■ Study text ■
+ + +
# Elevated track level



## Jim Purpura (Mar 9, 2021)

Experimented with elevated track above my 7’ x 12’ plywood covered Train table. Used some scrap OSB and 2 loops, 1 K-line shadow rail, inside Lionel O27. What options should I consider instead of the OSB? Also experimenting with supports to hold up elevated track. Suggestions appreciated. It is operational with trains running on each loop, but would like to refine and make it pretty.


----------



## MichaelE (Mar 7, 2018)

Plywood and 1x3 or 1x4 for L girders fastened tot the benchwork to support the plywood sub-roadbed is commonly used for elevated track.


----------



## traction fan (Oct 5, 2014)

Jim Purpura said:


> Experimented with elevated track above my 7’ x 12’ plywood covered Train table. Used some scrap OSB and 2 loops, 1 K-line shadow rail, inside Lionel O27. What options should I consider instead of the OSB? Also experimenting with supports to hold up elevated track. Suggestions appreciated. It is operational with trains running on each loop, but would like to refine and make it pretty.


Jim;

You didn't mention which scale you're using, which makes it tougher to answer your question.
Is your model elevated track supposed to represent a real elevated railroad's track, like the "EL" in Chicago, or New York? If so have you checked out the post "1/4" scale O-scale modeling of New York transit" in the "General Model Train Discussion" section? That has photos of excellent models of the NYC elevated railroad.
Or maybe you just want something to support the track, that looks better than a piece of OSB. Then you might consider a long trestle. If you're modeling in HO-scale then you can use the Micro Engineering HO "Tall steel viaduct" kit. without modification. They also offer an N-scale version.

Or, you could kitbash, or scratchbuild, your own trestle. The one in the photo below is a kitbash of Micro Engineering N-scale plate girders, on top of a heavily-modified Micro Engineering HO-scale Tall steel viaduct kit.
I don't know if they offer an O-scale version, but if not, the HO-scale model would work for a light trestle.
+ + +
■ Given data ■
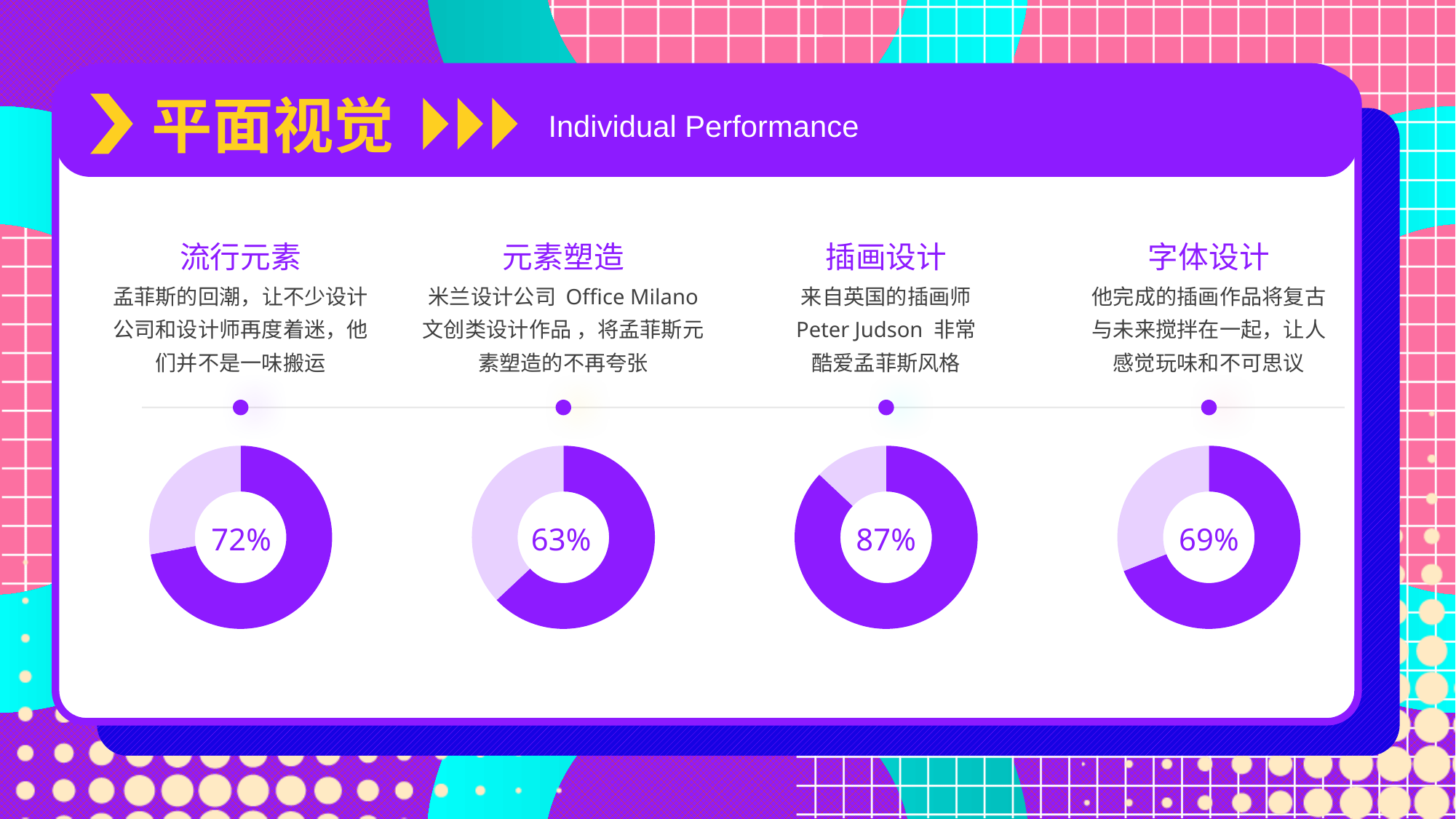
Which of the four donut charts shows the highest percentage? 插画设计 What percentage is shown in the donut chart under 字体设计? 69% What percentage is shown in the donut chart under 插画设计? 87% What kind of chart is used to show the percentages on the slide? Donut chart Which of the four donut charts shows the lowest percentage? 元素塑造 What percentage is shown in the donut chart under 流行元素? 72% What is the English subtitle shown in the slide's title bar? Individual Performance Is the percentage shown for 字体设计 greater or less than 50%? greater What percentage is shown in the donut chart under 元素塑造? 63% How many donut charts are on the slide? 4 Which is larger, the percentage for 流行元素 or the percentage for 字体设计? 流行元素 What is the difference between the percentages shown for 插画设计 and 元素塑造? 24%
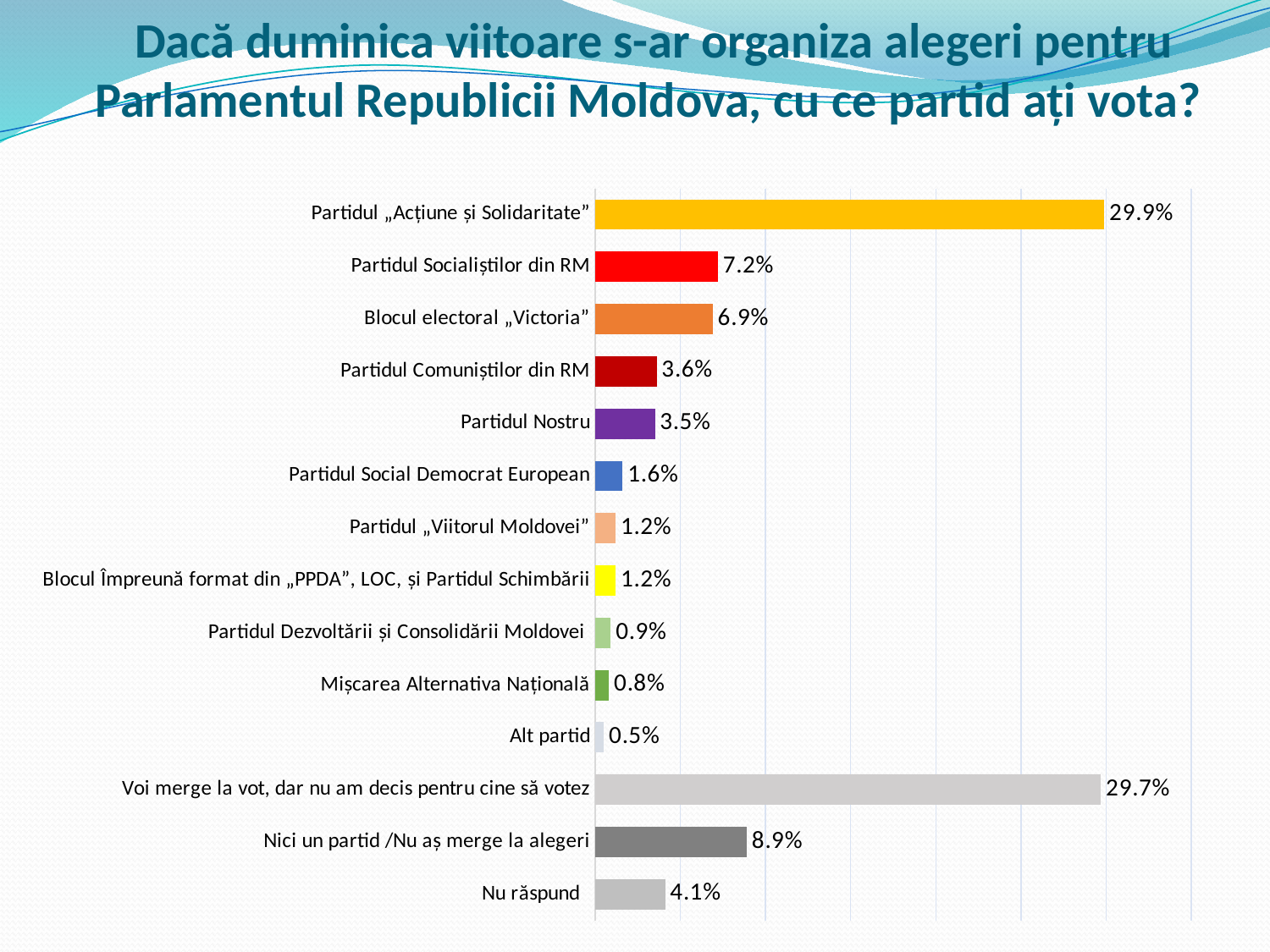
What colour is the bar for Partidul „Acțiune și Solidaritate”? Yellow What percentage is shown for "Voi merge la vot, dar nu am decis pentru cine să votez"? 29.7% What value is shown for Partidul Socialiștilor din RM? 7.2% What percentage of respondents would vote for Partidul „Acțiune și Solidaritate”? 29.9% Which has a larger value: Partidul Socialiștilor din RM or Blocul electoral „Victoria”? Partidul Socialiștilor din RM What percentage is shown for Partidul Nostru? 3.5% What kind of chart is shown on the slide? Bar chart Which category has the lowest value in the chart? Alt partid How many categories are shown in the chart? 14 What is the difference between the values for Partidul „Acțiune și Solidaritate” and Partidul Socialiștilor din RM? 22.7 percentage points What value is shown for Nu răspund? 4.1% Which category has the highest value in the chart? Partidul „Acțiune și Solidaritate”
+ + +
■ Exercise prompt ■
Resume the forum thread about building elevated model train track, picking up right after its last sentence. The material comes from a separate source.

■ Result for this exercise ■
I'm assuming that you don't want to just build a long raised embankment under your elevated track. You wouldn't need advice for that. Just fill the area under the track with stacked extruded foam board, or the other scenery material of your choice.

Traction Fan 🙂


----------



## Jim Purpura (Mar 9, 2021)

MichaelE said:


> Plywood and 1x3 or 1x4 for L girders fastened tot the benchwork to support the plywood sub-roadbed is commonly used for elevated track.


Thanks Mike, what thickness plywood do you recommend for elevation 1/2” or 5/8”???


traction fan said:


> Jim;
> 
> You didn't mention which scale you're using, which makes it tougher to answer your question.
> Is your model elevated track supposed to represent a real elevated railroad's track, like the "EL" in Chicago, or New York? If so have you checked out the post "1/4" scale O-scale modeling of New York transit" in the "General Model Train Discussion" section? That has photos of excellent models of the NYC elevated railroad.
> ...


thanks, O scale with most of track above lower level track to allow multiple trains within small confine 11x13 room. Do plan to use some trestles. Perhaps a combination of wood dowels (single) and upside down U wood supports dependent upon underlying track constraint.


----------



## MichaelE (Mar 7, 2018)

1/2" should be fine if supports are spaced correctly for the weight of O gauge equipment. You could use 5/8" if you would like support spacing a little wider.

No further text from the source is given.